NEW YORK—Ezra Greenspan, MD, has been at the helm of the Chemotherapy Foundation since its founding in 1968. At its 17th annual symposium, in what he termed an “op-ed” piece, Dr. Greenspan, clinical professor of medicine, Mt. Sinai School of Medicine, highlighted what he considers the “blind spots and halos” in adult solid tumor chemotherapy.”

The biggest blind spot, in his opinion, relates to the immunologic status of the cancer patient. In the face of “substantial evidence that a good immunologic status has been tied to a better prognosis,” Dr. Greenspan believes an assessment of immunologic status should be part of the initial clinical workup of every cancer patient and an essential tool in treatment planning.

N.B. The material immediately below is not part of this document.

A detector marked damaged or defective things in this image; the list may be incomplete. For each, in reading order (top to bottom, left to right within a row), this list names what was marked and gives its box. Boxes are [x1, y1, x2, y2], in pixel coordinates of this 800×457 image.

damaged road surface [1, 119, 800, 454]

At a time when research and development in tumor cell vaccines herald the dawn of a new treatment era and chemo-prevention is taking its place alongside chemotherapy, “it would be worthwhile to perform immunological staging . . . before or during the early phases of treatment,” he said.

Such staging would be particularly appropriate for ovarian and breast cancer patients, Dr. Greenspan said, adding that “responses, and particularly the duration of response, could be predicted with improved vital immunological factors.”

Immunologic staging performed before and after primary surgery would further help answer the question of whether a patient with a large but regressed tumor can ever be restored to normal immune competence.

A Daunting Task

Dr. Greenspan acknowledged that immunologic staging is a daunting task, with the details of obtaining data and establishing a staging system yet to be developed.

He also warned against being lulled by the “halo of success” surrounding patients who show an initial complete clinical response to standard treatment protocols.

He urged consideration of cyclical maintenance therapy or reinduction therapy, especially in the presence of positive tumor markers. He said that the use of tumor markers as an indication for “reinduction chemotherapy before obvious clinical relapse could be a welcome new major development.”